Excerpts from a dataset
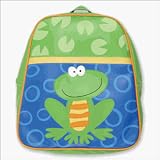 Stephen Joseph Go-Go Bags- Froggies! Boy's Frog backpack's or backpack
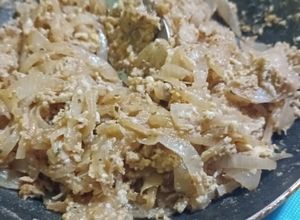 Una foto de Encebollado Comida Típica Chilena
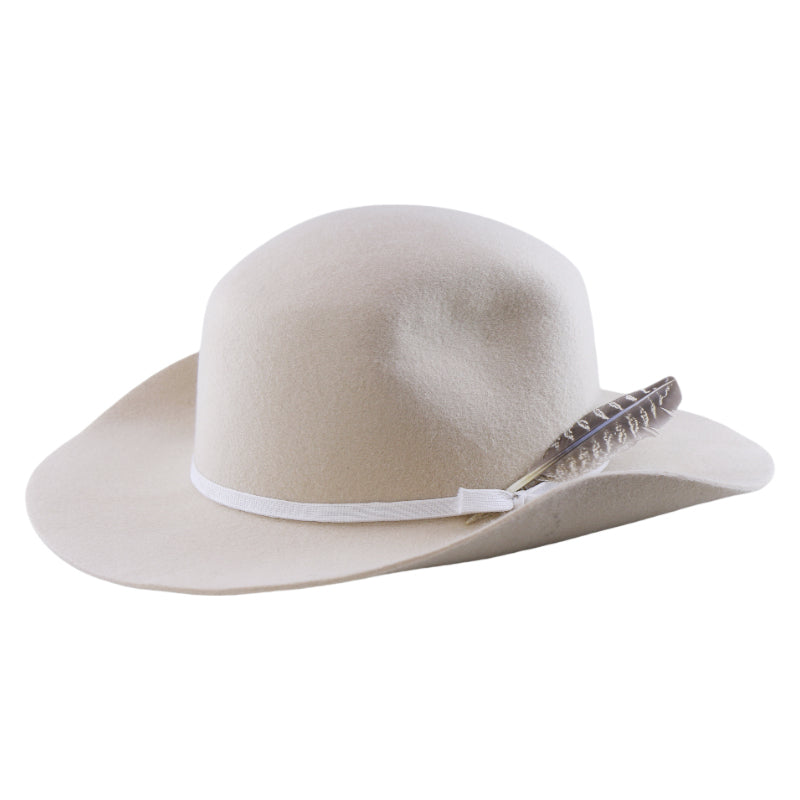 Wool Fedora Hat Vintage British Style Small Dress Hat Autumn Winter Jazz Cap for Men and Women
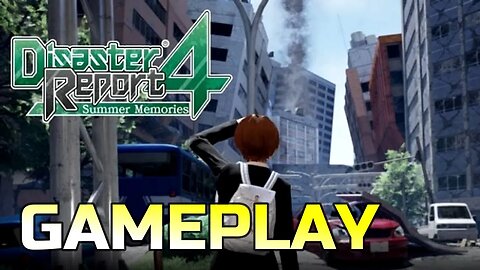 DISASTER REPORT 4: SUMMER MEMORIES | GAMEPLAY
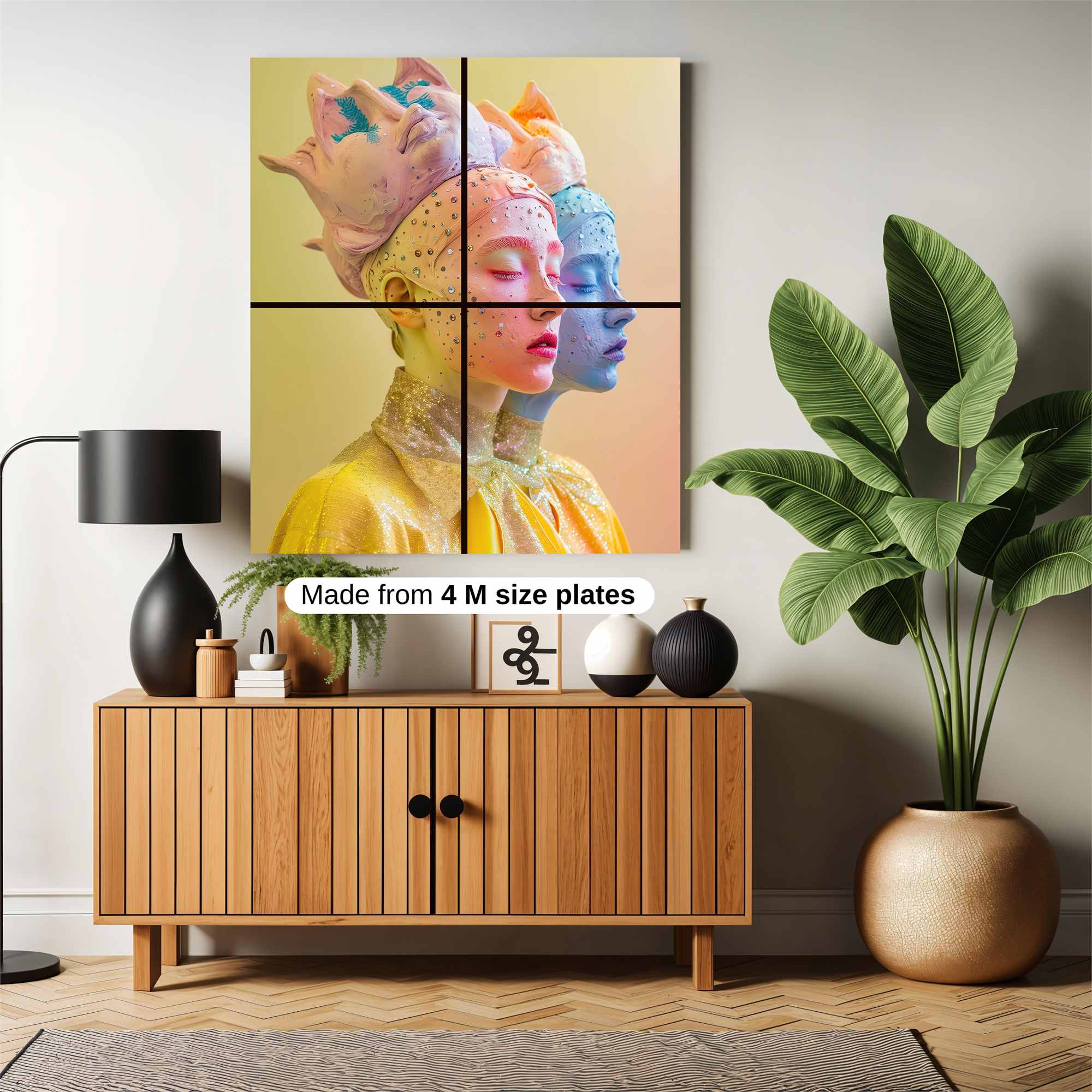 Colorful Dream Safe Wall Magnetic / M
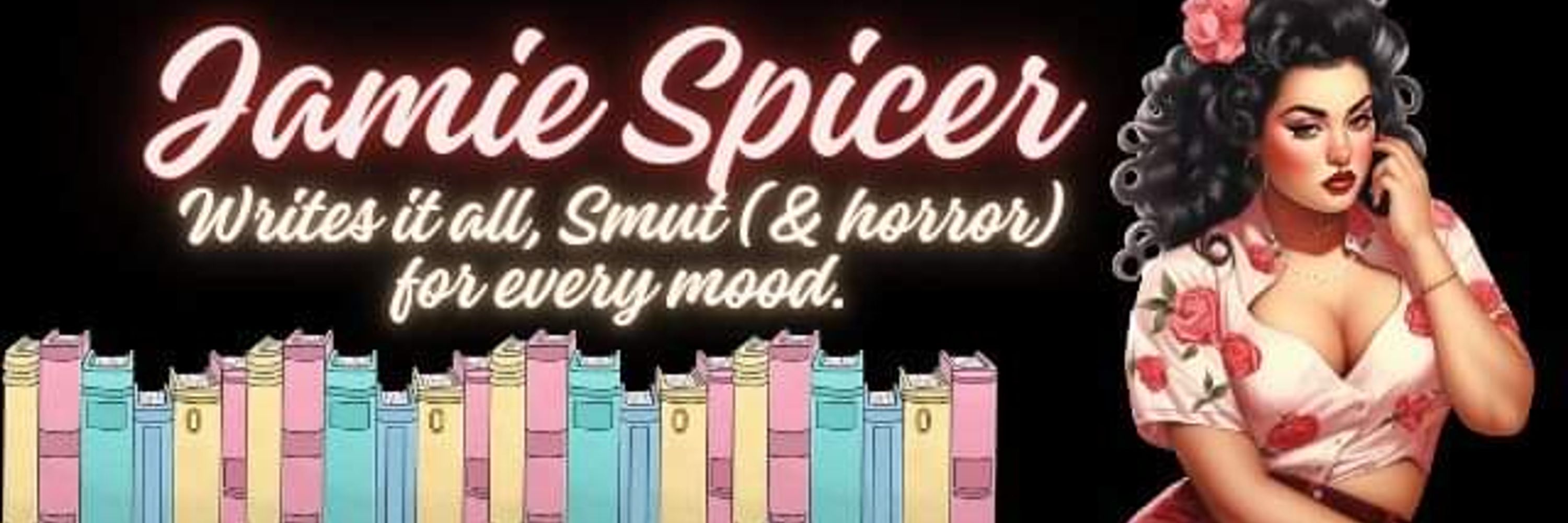 Jamie Spicer Author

• What you will do
Pictures are to be left out; please print the rest of the records above word for word.

• Response
 Stephen Joseph Go-Go Bags- Froggies! Boy's Frog backpack's or backpack
 Una foto de Encebollado Comida Típica Chilena
 Wool Fedora Hat Vintage British Style Small Dress Hat Autumn Winter Jazz Cap for Men and Women
 DISASTER REPORT 4: SUMMER MEMORIES | GAMEPLAY
 Colorful Dream Safe Wall Magnetic / M
 Jamie Spicer Author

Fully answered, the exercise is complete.